EXERCISE> Convert the records from the first line through the line containing "the chart? 5", both included, into a Markdown table with a "Row" column for the row number and a "Record" column for the line. Leave out blank lines.
::: PROVIDED DATA :::
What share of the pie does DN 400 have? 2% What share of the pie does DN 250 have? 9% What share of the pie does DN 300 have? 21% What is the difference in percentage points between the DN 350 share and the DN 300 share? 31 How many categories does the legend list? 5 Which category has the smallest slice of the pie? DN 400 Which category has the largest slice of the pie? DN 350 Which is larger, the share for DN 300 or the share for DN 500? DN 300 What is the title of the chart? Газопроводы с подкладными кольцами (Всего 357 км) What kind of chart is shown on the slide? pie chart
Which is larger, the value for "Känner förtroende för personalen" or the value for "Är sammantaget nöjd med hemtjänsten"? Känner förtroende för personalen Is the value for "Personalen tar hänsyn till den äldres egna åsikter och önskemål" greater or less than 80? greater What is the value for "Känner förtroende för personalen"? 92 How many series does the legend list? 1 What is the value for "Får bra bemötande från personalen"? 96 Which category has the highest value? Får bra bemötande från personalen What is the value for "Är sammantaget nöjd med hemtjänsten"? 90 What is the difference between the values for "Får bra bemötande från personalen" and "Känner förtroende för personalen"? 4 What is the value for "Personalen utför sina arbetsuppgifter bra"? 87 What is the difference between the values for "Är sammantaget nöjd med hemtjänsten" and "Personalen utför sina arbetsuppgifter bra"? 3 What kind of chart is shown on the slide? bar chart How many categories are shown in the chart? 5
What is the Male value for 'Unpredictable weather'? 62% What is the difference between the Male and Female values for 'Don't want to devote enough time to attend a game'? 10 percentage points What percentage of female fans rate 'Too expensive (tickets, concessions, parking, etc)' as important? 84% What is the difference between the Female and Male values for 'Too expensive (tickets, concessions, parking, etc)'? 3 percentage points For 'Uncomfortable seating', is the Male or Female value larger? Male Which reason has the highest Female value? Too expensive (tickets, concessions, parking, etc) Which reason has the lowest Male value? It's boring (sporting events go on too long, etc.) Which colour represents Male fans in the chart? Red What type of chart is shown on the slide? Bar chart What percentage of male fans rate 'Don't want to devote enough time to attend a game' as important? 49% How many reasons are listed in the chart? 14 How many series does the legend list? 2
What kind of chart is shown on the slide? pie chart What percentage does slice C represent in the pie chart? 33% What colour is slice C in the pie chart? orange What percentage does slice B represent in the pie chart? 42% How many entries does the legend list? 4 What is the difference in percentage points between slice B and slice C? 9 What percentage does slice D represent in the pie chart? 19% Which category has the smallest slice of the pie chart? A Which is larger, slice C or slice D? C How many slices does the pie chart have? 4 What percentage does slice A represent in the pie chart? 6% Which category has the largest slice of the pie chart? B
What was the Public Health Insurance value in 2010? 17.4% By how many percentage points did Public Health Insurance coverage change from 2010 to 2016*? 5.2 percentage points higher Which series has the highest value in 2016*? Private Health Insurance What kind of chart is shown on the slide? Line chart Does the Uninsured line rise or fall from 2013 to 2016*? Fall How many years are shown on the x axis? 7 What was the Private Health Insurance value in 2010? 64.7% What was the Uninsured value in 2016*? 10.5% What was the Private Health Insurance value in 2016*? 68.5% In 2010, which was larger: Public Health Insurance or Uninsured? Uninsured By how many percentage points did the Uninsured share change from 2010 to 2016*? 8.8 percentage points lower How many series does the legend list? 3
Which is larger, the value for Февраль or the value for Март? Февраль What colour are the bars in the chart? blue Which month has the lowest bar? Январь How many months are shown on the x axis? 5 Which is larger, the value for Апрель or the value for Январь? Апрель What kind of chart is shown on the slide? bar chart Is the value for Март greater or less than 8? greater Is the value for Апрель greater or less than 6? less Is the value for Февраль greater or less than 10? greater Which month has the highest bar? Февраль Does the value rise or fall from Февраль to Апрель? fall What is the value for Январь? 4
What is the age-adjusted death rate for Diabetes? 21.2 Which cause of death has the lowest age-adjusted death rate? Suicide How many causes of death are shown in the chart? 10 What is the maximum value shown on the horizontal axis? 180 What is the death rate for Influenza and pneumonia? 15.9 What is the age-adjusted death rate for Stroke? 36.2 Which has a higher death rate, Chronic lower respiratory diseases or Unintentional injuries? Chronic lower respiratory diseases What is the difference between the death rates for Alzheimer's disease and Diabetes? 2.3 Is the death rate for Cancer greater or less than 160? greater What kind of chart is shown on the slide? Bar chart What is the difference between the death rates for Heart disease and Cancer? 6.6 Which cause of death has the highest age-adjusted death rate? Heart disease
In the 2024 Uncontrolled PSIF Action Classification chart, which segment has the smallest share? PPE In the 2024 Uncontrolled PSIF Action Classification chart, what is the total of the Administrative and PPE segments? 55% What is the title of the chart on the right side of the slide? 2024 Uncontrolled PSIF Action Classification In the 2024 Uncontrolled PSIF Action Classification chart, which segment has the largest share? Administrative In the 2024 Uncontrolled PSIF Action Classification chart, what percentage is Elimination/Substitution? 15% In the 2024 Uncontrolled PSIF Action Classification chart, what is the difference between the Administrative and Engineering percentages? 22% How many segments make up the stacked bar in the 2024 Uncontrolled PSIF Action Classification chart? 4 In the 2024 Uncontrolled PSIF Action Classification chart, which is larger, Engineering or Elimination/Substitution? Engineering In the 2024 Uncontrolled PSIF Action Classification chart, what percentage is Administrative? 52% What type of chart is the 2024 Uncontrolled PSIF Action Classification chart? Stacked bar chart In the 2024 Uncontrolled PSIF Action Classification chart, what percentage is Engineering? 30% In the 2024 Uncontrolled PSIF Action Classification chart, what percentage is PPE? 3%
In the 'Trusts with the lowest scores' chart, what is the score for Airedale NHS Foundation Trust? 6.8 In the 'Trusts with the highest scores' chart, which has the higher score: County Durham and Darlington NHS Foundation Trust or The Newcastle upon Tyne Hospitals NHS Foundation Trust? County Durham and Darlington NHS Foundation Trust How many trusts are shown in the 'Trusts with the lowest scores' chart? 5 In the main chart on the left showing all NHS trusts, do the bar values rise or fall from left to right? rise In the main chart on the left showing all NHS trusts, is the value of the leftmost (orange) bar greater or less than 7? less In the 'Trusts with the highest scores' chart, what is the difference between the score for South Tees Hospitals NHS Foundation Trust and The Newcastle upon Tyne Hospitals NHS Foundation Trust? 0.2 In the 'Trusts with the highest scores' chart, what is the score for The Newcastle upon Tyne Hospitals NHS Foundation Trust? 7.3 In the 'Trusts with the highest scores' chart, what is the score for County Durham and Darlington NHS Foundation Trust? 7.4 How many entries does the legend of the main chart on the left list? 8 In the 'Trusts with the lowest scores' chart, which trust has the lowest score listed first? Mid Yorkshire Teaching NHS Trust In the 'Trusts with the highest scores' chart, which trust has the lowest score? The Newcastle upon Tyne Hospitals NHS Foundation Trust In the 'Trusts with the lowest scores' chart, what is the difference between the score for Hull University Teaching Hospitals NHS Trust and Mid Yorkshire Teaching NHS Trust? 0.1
:::
WRITTEN RESPONSE>
| Row | Record |
|---|---|
| 1 | What share of the pie does DN 400 have? 2% What share of the pie does DN 250 have? 9% What share of the pie does DN 300 have? 21% What is the difference in percentage points between the DN 350 share and the DN 300 share? 31 How many categories does the legend list? 5 Which category has the smallest slice of the pie? DN 400 Which category has the largest slice of the pie? DN 350 Which is larger, the share for DN 300 or the share for DN 500? DN 300 What is the title of the chart? Газопроводы с подкладными кольцами (Всего 357 км) What kind of chart is shown on the slide? pie chart |
| 2 | Which is larger, the value for "Känner förtroende för personalen" or the value for "Är sammantaget nöjd med hemtjänsten"? Känner förtroende för personalen Is the value for "Personalen tar hänsyn till den äldres egna åsikter och önskemål" greater or less than 80? greater What is the value for "Känner förtroende för personalen"? 92 How many series does the legend list? 1 What is the value for "Får bra bemötande från personalen"? 96 Which category has the highest value? Får bra bemötande från personalen What is the value for "Är sammantaget nöjd med hemtjänsten"? 90 What is the difference between the values for "Får bra bemötande från personalen" and "Känner förtroende för personalen"? 4 What is the value for "Personalen utför sina arbetsuppgifter bra"? 87 What is the difference between the values for "Är sammantaget nöjd med hemtjänsten" and "Personalen utför sina arbetsuppgifter bra"? 3 What kind of chart is shown on the slide? bar chart How many categories are shown in the chart? 5 |